One thing that never took place, until last Saturday night, was seeing Purple Rain. There were opportunities to watch the movie in the past, but those opportunities mostly consisted of the movie coming on television. When a movie is scaled down for television consumption, the result is usually an abbreviated, bastardized and compromised version of the authentically-told film that was in theatres or another medium that is not constrained by being on TV. As much as there was a desire to watch the movie, watching it on TV wasn’t going to work. Luckily, movie theatres around the country realize the magnitude of the loss of Prince and brought it back to the big screen. A local theatre in Dallas with some history of its own advertised a 9 P.M. showing for Purple Rain a week in advance, and plans were set in motion to make sure to be there.
When a highly-anticipated movie is released, the idea is, at the most, to buy tickets a day or two before, but as someone who loves the movies, it’s never been that serious. If a ticket can’t be purchased the night before, at the earliest, then there’s always another show that can be checked out. However, this was Purple Rain, and this was showing at the Texas Theatre in Dallas. The Texas Theatre has been in Dallas since the early-1930s and is known as the theatre Lee Harvey Oswald hid in while he was on the run after being named a suspect in the murder of a Dallas policeman and also the only suspect in the shooting of JFK in Dallas on November 22, 1963 (1). While that was something that wasn’t taken into account prior to buying the tickets, it’s still a cool tidbit of history while looking for a place to watch the movie.

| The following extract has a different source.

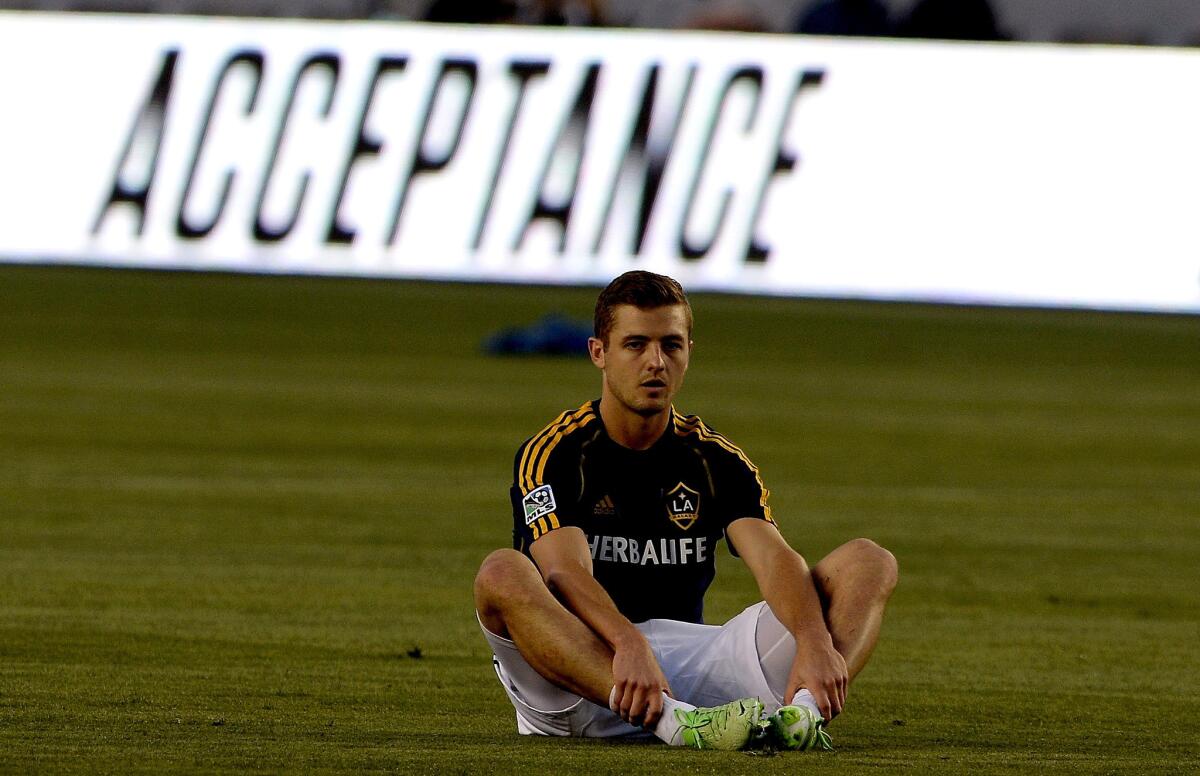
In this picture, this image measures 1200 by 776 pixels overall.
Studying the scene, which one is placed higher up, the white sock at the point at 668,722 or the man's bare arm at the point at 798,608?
the man's bare arm at the point at 798,608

However, the coolest thing was being able to go to see a classic movie in a classic theatre. While it’s normal to watch movies with surround sound while sitting in reclining seats, being able to watch the movie in its original film format while sitting in old-school movie theatre chairs in an old-school theatre added to the authenticity of the event. So not only was it going to be the first time seeing Purple Rain, it was going to be seen in a movie theatre with so much history behind it. After reaching to Wana, a good friend and fellow Prince enthusiast, two tickets were copped online in the span of about 76 seconds for a Saturday night showing of Purple Rain at The Texas Theatre.
One thing that was immediately obvious upon arriving to the theatre was the diversity of the audience. People of all races were in the place. While some folks were casual in their presentation, others were dressed head-to-toe in purple; tops, bottoms, scarves, everything which added to the upbeat mood. Prince videos played on the screen well before the start time which people sang along with jovially. If people weren’t singing along, they were talking with each other. There were literally no strangers in the movie theatre. It was like being at a memorial service and a family reunion at the same damn time.
Another thing that was obvious was the majority of the crowd had seen Purple Rain before. By her own admission, Wana had seen the movie at least 10 times, yet was oblivious that she was going to watch it with a first-timer since the admission of never seeing it was literally made as we walked up to the door. By then, it was too late for her to express surprise or disgust or get any jokes off since the movie was literally about to start which was the idea of sharing that tidbit of information at that particular time. From the opening scene of the movie, folks sang along to every line in every song and remained engaged in the movie, scene after scene. There were collective gasps and shared laughs throughout the movie. There were times when people danced in the aisles, took pictures of particular scenes in the movie with their phones and continued to sing along. The scene was surreal.
Toward the end when the title song begins to play, the mood of the theatre took on the memorial service vibe mentioned earlier. It’s one thing to know the words to the song, but now that the movie was nearly over, the lyrics, tone and setting took on an entirely new meaning and provided a level of depth that wasn’t present before the start of the movie two hours before. It became easy to see why the reactions of people after the loss of Prince across the world were so raw and vulnerable, and the packed house in the theatre provided a glimpse of some of those same emotions. People sang along, some held hands and tears flowed from quite a few folks as the scene played on the screen.
By the time the song ended, the mood went from somber to celebratory. It was as if we all mourned together, and even though the movie was over, people didn’t seem ready to leave. Something special was in the atmosphere in the Texas Theatre that night, and it wouldn’t be a shock to conclude that the atmosphere is similar in theatres across the country where Purple Rain is being shown. The elements that night made it one to remember, making it no better way to experience something for the first time.